_Texte retenu_.
—————
Dans son nouveau livre, La République, c’était lui !, Éric Naulleau brosse le portrait de Jean-Luc Mélenchon en lider minimo. Ou comment un laïcard pur jus s’est mué en islamo-gauchiste convaincu, aussi séduit par les dictatures comme par la France des imams et des caïds.
Au printemps 2023, Éric Naulleau avait consacré un pamphlet à Sandrine Rousseau (La Faute à Rousseau, Léo Scheer). Cette année, dans un essai riche en allusions littéraires, ce n’est pas à la créature wokiste du moment que l’ancien acolyte cathodique d’Éric Zemmour s’en prend, mais à un vieux routier de la politique française, Jean-Luc Mélenchon, qui a sillonné depuis cinquante ans les routes de la gauche, du lambertisme au rocardisme.
Renversement d’alliances
Au titre (La République, c’était lui !) et au sous-titre (Grandeur et déchéance du camarade Mélenchon), on pouvait s’imaginer que l’essayiste racontait son amour déçu pour l’ancien sénateur de l’Essonne. Éric Naulleau fait en réalité deux reproches principaux à Jean-Luc Mélenchon : une tendresse de longue date pour tous les gouvernements totalitaires de la terre, de Cuba à la Chine en passant par le Venezuela. Et une inclination plus récente : la conversion de Jean-Luc à l’islamo-gauchisme. Naulleau était aux premières loges, le 24 avril 2010, sur le plateau de « On n’est pas couchés », lorsque Mélenchon, à la tête du tout jeune Parti de gauche, critiquait le choix du NPA d’Olivier Besancenot de présenter une femme voilée aux élections régionales en PACA. À cette époque, Mélenchon refusait aussi que « des fantômes se trimballent dans les rues », en plein débat sur l’interdiction sur la burqa. À revoir le passage, Éric Naulleau n’était pas encore un laïcard pur et dur, puisqu’il s’était inquiété du sort des femmes qui portaient « la burqa volontairement » et se demandait si ça ne valait quand même pas le coup d’écouter les arguments de la candidate voilée du Vaucluse. Sur le plateau de Laurent Ruquier, un front Jean-Luc Mélenchon-Éric Zemmour-Caroline Fourest s’était constitué contre la burqa, face aux maigres nuances de Naulleau. Depuis, un renversement d’alliances s’est opéré, aussi spectaculaire que celui de 1756, qui avait conduit la France dans les bras des Habsbourg d’Autriche contre la Prusse de Frédéric II.
—————
_Données brutes_.
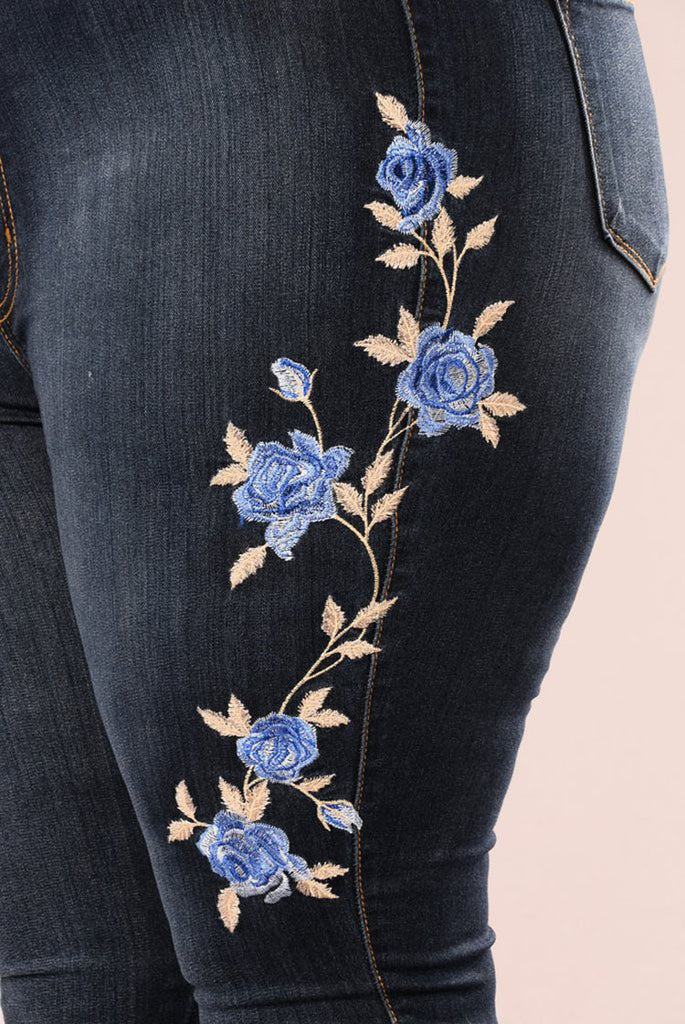 Embroidery Gradient Denim Jeans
—————
_Consigne 1_.
Répondez aux questions suivantes à partir de l'article sur le livre d'Éric Naulleau consacré à Jean-Luc Mélenchon :
(a) À quelle personnalité Éric Naulleau avait-il consacré un pamphlet au printemps 2023 ?
(b) Quel est le sous-titre de son livre sur Jean-Luc Mélenchon ?
(c) À quelle date Mélenchon a-t-il critiqué, sur le plateau de « On n'est pas couchés », le choix du NPA de présenter une femme voilée aux élections régionales ?
_Consigne 2_.
Prolongez l'article sur le livre d'Éric Naulleau consacré à Jean-Luc Mélenchon, en repartant de sa dernière phrase.

_Réponse 1_.
(a) Sandrine Rousseau, dans La Faute à Rousseau.
(b) Grandeur et déchéance du camarade Mélenchon.
(c) Le 24 avril 2010.

_Réponse 2_.
Éric Naulleau adresse d’autres griefs au lider minimo de la France insoumise, et plus encore à ses sbires : la passion gauchiste pour les malfrats et les marginaux, pour les bagnards et pour les transsexuels, pour les imams et les caïds, au détriment de la France populaire. Également, les clins d’œil de moins en moins discrets aux pires penchants antisémites. On apprend que David Guiraud a été biberonné, de l’aveu de son père, aux vidéos de Dieudonné et d’Alain Soral. C’est avec des allusions conspirationnistes, prononcées à Tunis ou ailleurs, qu’il a fini par recevoir des éloges vibrants dans les colonnes de Rivarol. Si l’on a voulu chercher en Amérique du Nord les racines intellectuelles de la nouvelle gauche wokiste, on peut se demander si elles ne doivent pas aussi quelque chose à notre vieille extrême droite qui tache. Le seul dans la galaxie LFI à trouver grâce aux yeux de Naulleau : François Ruffin, qui ne s’est pas compromis dans la manifestation contre l’islamophobie de novembre 2019.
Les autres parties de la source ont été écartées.